*** Dataset entries ***

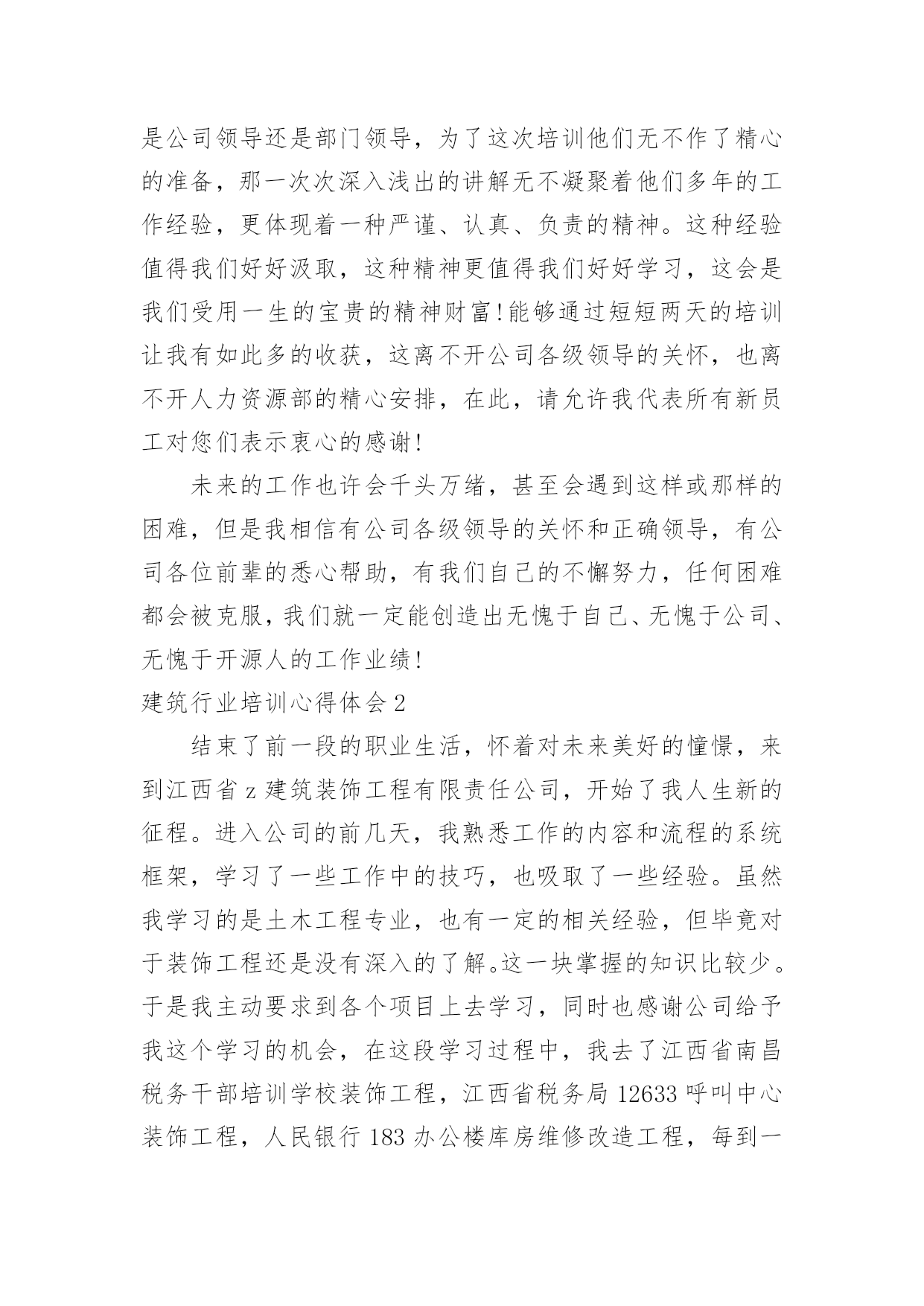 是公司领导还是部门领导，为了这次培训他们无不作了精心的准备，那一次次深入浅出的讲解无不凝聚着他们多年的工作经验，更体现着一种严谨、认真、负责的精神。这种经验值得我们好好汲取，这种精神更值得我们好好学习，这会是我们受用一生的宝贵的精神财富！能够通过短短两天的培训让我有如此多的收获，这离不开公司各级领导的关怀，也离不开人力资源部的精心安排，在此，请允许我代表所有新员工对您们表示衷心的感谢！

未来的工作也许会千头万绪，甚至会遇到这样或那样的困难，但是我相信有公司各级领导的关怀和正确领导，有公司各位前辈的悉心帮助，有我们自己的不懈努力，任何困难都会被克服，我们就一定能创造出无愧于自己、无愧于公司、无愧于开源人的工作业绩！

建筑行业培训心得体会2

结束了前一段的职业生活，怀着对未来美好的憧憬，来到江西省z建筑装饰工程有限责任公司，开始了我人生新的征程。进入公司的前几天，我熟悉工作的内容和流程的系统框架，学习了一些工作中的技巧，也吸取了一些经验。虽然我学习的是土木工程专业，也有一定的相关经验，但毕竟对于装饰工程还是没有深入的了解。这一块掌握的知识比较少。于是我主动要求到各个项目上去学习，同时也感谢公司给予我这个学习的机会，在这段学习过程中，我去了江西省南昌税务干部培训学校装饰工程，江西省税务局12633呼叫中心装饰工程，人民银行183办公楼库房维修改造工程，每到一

*** End of Dataset entries ***
*** Dataset entries ***

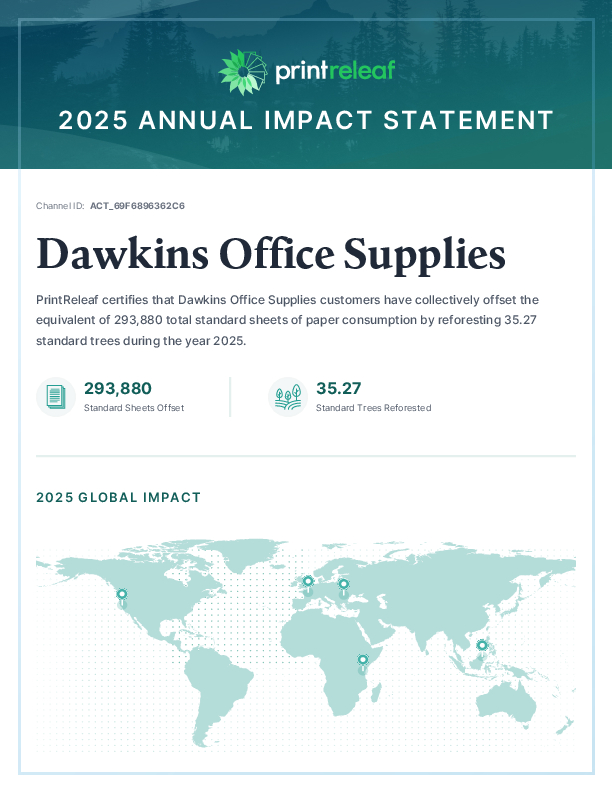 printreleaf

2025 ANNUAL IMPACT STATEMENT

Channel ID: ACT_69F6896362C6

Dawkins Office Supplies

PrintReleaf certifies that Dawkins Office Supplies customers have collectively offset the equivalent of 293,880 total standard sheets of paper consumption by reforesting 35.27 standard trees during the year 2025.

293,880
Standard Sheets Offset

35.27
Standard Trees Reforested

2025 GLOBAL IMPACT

*** End of Dataset entries ***
*** Dataset entries ***

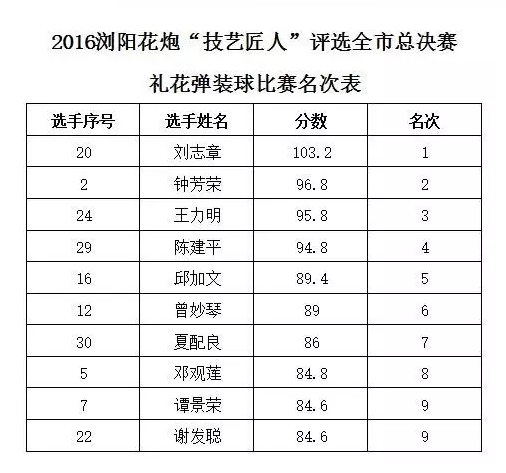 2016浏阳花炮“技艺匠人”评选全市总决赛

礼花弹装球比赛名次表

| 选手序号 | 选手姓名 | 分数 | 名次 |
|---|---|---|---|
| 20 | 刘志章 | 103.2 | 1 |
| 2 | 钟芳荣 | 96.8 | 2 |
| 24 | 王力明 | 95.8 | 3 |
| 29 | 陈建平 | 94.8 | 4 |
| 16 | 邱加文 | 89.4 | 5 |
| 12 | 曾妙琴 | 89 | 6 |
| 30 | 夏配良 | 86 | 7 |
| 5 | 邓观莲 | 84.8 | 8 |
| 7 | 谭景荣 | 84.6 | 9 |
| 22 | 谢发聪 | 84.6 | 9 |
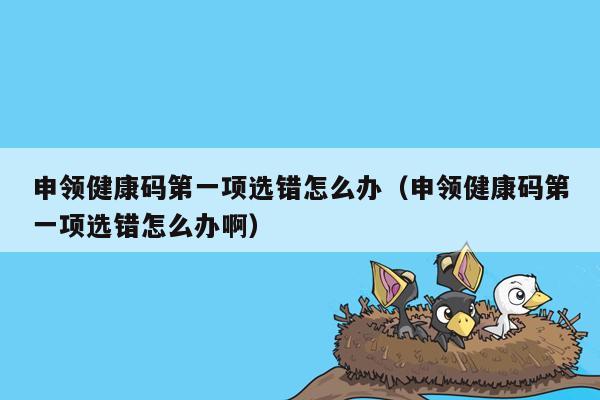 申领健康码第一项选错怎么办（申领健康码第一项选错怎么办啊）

*** End of Dataset entries ***

:: Requirement ::
Within the listing above, find every line containing the string "IMPACT" and return it.

:: Result for this exercise ::
2025 ANNUAL IMPACT STATEMENT
2025 GLOBAL IMPACT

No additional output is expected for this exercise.